Data records |
────────────────────
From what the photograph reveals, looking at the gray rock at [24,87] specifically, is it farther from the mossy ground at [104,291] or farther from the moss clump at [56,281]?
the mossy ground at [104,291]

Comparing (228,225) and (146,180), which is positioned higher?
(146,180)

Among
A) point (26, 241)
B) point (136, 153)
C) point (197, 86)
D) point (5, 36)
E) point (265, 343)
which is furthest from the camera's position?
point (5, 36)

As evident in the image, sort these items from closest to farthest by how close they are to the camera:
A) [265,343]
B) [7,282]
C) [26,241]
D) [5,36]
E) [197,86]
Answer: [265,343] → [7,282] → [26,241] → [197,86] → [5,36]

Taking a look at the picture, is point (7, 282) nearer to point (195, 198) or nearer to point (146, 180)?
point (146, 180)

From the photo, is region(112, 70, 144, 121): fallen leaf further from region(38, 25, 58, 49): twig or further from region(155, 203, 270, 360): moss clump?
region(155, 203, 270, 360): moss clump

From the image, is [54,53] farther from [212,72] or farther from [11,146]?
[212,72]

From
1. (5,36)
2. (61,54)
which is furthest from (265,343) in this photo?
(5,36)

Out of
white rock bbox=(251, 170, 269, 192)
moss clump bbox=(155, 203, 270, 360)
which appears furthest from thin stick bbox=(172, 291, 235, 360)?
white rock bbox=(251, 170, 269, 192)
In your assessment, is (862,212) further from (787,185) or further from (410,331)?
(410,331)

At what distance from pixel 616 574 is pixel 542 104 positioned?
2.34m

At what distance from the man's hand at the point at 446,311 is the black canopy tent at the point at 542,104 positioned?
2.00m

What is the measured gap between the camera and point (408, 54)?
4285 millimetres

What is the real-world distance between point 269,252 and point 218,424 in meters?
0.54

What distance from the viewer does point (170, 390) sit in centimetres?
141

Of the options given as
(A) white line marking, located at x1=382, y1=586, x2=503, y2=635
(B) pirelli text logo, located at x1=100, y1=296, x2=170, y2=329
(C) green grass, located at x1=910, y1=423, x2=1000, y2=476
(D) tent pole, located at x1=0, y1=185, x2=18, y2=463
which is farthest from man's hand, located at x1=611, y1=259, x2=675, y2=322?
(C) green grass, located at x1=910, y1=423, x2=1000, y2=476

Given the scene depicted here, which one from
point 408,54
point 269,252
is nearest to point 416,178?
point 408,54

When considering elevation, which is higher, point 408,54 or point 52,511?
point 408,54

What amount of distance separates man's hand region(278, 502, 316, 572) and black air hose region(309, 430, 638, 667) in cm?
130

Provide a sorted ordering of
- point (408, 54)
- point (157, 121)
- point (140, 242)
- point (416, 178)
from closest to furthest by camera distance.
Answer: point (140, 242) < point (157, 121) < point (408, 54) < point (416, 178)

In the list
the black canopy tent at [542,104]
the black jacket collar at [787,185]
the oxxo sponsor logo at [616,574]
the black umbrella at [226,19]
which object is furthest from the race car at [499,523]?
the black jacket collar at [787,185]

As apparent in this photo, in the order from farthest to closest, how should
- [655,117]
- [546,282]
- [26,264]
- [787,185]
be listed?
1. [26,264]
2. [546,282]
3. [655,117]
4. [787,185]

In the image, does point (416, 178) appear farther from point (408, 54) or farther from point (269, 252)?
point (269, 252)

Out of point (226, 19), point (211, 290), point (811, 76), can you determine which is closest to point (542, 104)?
────────────────────
Work required |
Reproduce the entire listing above verbatim, line for line.

Result of the exercise |
From what the photograph reveals, looking at the gray rock at [24,87] specifically, is it farther from the mossy ground at [104,291] or farther from the moss clump at [56,281]?
the mossy ground at [104,291]

Comparing (228,225) and (146,180), which is positioned higher?
(146,180)

Among
A) point (26, 241)
B) point (136, 153)
C) point (197, 86)
D) point (5, 36)
E) point (265, 343)
which is furthest from the camera's position?
point (5, 36)

As evident in the image, sort these items from closest to farthest by how close they are to the camera:
A) [265,343]
B) [7,282]
C) [26,241]
D) [5,36]
E) [197,86]
Answer: [265,343] → [7,282] → [26,241] → [197,86] → [5,36]

Taking a look at the picture, is point (7, 282) nearer to point (195, 198) or nearer to point (146, 180)?
point (146, 180)

From the photo, is region(112, 70, 144, 121): fallen leaf further from region(38, 25, 58, 49): twig or further from region(155, 203, 270, 360): moss clump?
region(155, 203, 270, 360): moss clump

From the image, is [54,53] farther from [212,72] or farther from [11,146]?
[212,72]

From
1. (5,36)
2. (61,54)
which is furthest from (265,343) in this photo?
(5,36)

Out of
white rock bbox=(251, 170, 269, 192)
moss clump bbox=(155, 203, 270, 360)
which appears furthest from thin stick bbox=(172, 291, 235, 360)?
white rock bbox=(251, 170, 269, 192)
In your assessment, is (862,212) further from (787,185) or further from (410,331)?
(410,331)

At what distance from pixel 616 574 is pixel 542 104 positioned?
2.34m

At what distance from the man's hand at the point at 446,311 is the black canopy tent at the point at 542,104 positioned?
2.00m

What is the measured gap between the camera and point (408, 54)?
4285 millimetres

What is the real-world distance between point 269,252 and point 218,424 in meters?
0.54

What distance from the viewer does point (170, 390) sit in centimetres?
141

Of the options given as
(A) white line marking, located at x1=382, y1=586, x2=503, y2=635
(B) pirelli text logo, located at x1=100, y1=296, x2=170, y2=329
(C) green grass, located at x1=910, y1=423, x2=1000, y2=476
(D) tent pole, located at x1=0, y1=185, x2=18, y2=463
which is farthest from man's hand, located at x1=611, y1=259, x2=675, y2=322?
(C) green grass, located at x1=910, y1=423, x2=1000, y2=476

Given the scene depicted here, which one from
point 408,54
point 269,252
is nearest to point 416,178?
point 408,54

When considering elevation, which is higher, point 408,54 or point 52,511?
point 408,54

What amount of distance separates man's hand region(278, 502, 316, 572) and black air hose region(309, 430, 638, 667) in cm?
130

Provide a sorted ordering of
- point (408, 54)
- point (157, 121)
- point (140, 242)
- point (416, 178)
from closest to furthest by camera distance.
Answer: point (140, 242) < point (157, 121) < point (408, 54) < point (416, 178)

In the list
the black canopy tent at [542,104]
the black jacket collar at [787,185]
the oxxo sponsor logo at [616,574]
the black umbrella at [226,19]
which object is furthest from the race car at [499,523]?
the black jacket collar at [787,185]

As apparent in this photo, in the order from farthest to closest, how should
- [655,117]
- [546,282]
- [26,264]
- [787,185]
be listed?
1. [26,264]
2. [546,282]
3. [655,117]
4. [787,185]

In the image, does point (416, 178) appear farther from point (408, 54) or farther from point (269, 252)?
point (269, 252)

Out of point (226, 19), point (211, 290), point (811, 76), can you determine which is closest to point (542, 104)?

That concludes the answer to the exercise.